Mr. Speaker, I would talk about the fact that instead of giving support, the government has actually put a barrier between the two types of training. Budget 2025 changed the eligibility for the Canada student grant so that students at many regulated career colleges no longer qualified. It is not because their school is unaccredited or because their program is substandard, but simply because of the type of institution they are attending. A student training to become a practical nurse or an electrician at a provincially regulated college now receives less federal support than a student at a public taxpayer institution. They have the same ambitions, along with the same hard work, but they get different treatment.

The government has created two classes of Canadian students, and this motion asks it to fix that.

Human Resources, Skills and Social Development and the Status of Persons with DisabilitiesCommittees of the HouseRoutine Proceedings

11:55 a.m.

Conservative

Kelly McCauley Conservative Edmonton West, AB

Mr. Speaker, my colleague brought up a lot of great points.

The Liberal government, in a program running until next year, is giving $4 million to Cornell University in the United States. It is a private university that charges $95,000 Canadian per year for tuition.

Why does my colleague think the Liberal government is funding private universities in the U.S. while, at the same time, depriving Canadians of funding to attend career colleges in Canada?

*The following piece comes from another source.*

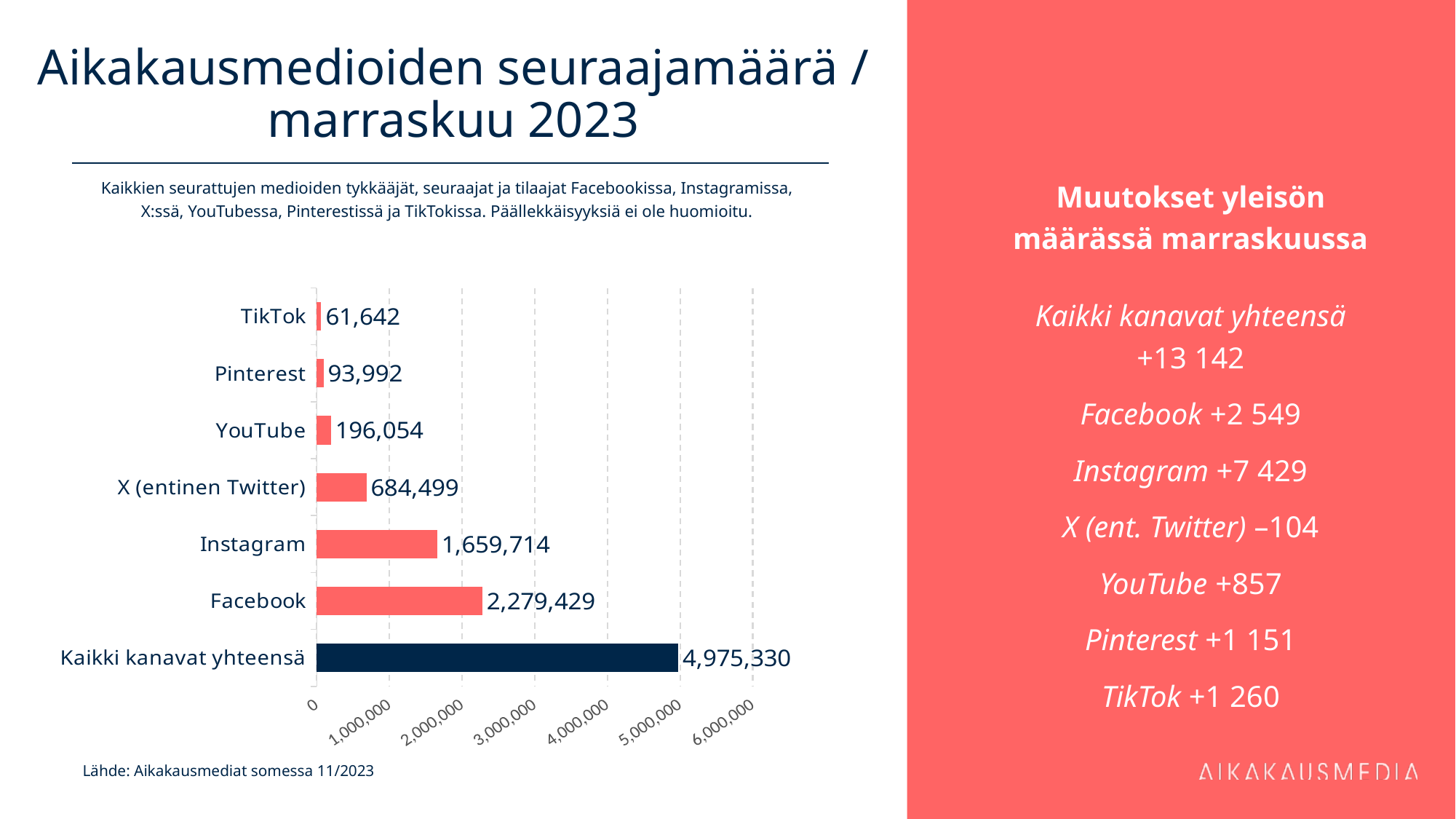
Which is larger, the value for Pinterest or the value for TikTok? Pinterest What is the value for Instagram? 1,659,714 What is the value for Kaikki kanavat yhteensä? 4,975,330 What is the value for X (entinen Twitter)? 684,499 Which category has the lowest value? TikTok Which category has the highest value? Kaikki kanavat yhteensä How many categories are shown in the chart? 7 What is the difference between the values for Facebook and Instagram? 619,715 What is the value for Facebook? 2,279,429 Is the value for X (entinen Twitter) greater or less than 1,000,000? less What is the difference between the values for YouTube and Pinterest? 102,062 What kind of chart is shown on the slide? bar chart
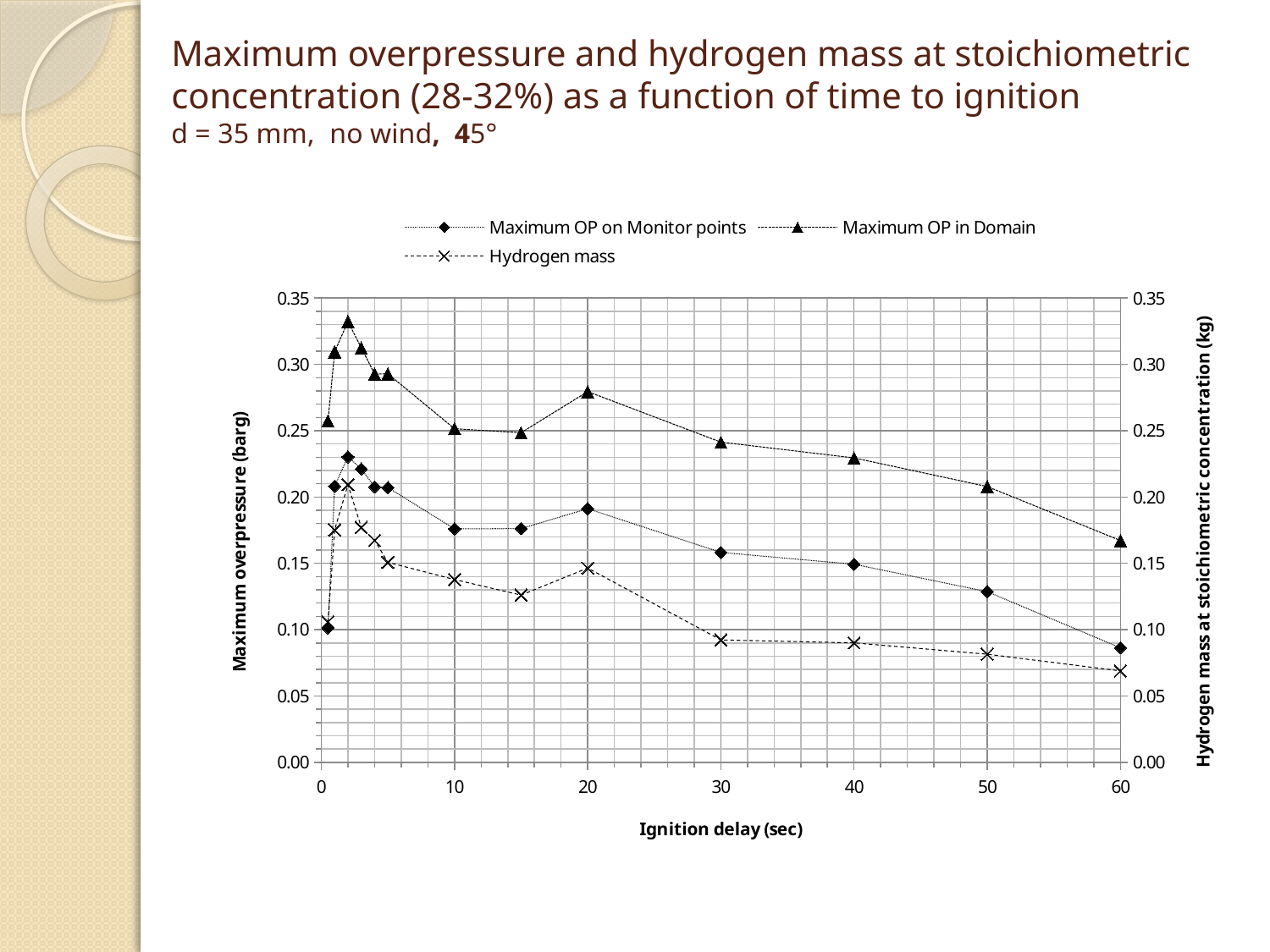
At an ignition delay of 20 sec, which is larger: Maximum OP in Domain or Maximum OP on Monitor points? Maximum OP in Domain Is the value for Hydrogen mass at an ignition delay of 60 sec greater or less than 0.10? less Is the value for Maximum OP in Domain at an ignition delay of 60 sec greater or less than 0.15? greater What kind of chart is shown on the slide? line chart Do the values for Maximum OP in Domain rise or fall from an ignition delay of 20 sec to 60 sec? fall At an ignition delay of 30 sec, which is larger: Maximum OP on Monitor points or Hydrogen mass? Maximum OP on Monitor points What is the title of the left y axis? Maximum overpressure (barg) Is the value for Maximum OP on Monitor points at an ignition delay of 10 sec greater or less than 0.15? greater How many series does the legend list? 3 Which series has the highest values across the chart? Maximum OP in Domain What is the title of the x axis? Ignition delay (sec)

Human Resources, Skills and Social Development and the Status of Persons with DisabilitiesCommittees of the HouseRoutine Proceedings

April 21st, 2026 / noon

Conservative

Tamara Jansen Conservative Cloverdale—Langley City, BC

Mr. Speaker, I think that shows, very clearly, the bias against the lower-middle-class student. This policy hurts those students who can least afford it.

Career colleges disproportionately serve lower-middle-income Canadians who need a faster, more direct path to employment. These are not students with a safety net. Many of them choose a career college specifically because it is the practical, affordable option that leads directly to a job.

Removing grant access does not make that choice disappear. It just makes it harder to afford. It tells young Canadians from a working family that the path they chose to a good career is worth less government support than someone else's path. That is wrong, and this committee agrees.

Human Resources, Skills and Social Development and the Status of Persons with DisabilitiesCommittees of the HouseRoutine Proceedings

Noon

Liberal

Kevin Lamoureux Liberal Winnipeg North, MB

Mr. Speaker, I am looking for a clear answer from the member.

Can she explain to the House why the Conservative Party has never, ever brought forward an opposition day motion to deal with supporting the young people of Canada to the degree in which this particular report deals with that issue?

They will possibly make light of the issue, but they have never focused attention on it before. Why is today the only day in the last 10 years that they have actually decided to do so? Many would speculate that it is because they do not want to have a vote on the independent Parliamentary Budget Officer.

Human Resources, Skills and Social Development and the Status of Persons with DisabilitiesCommittees of the HouseRoutine Proceedings

Noon

Conservative

Tamara Jansen Conservative Cloverdale—Langley City, BC

Mr. Speaker, we should not need an opposition motion day to defend students against Liberal cuts.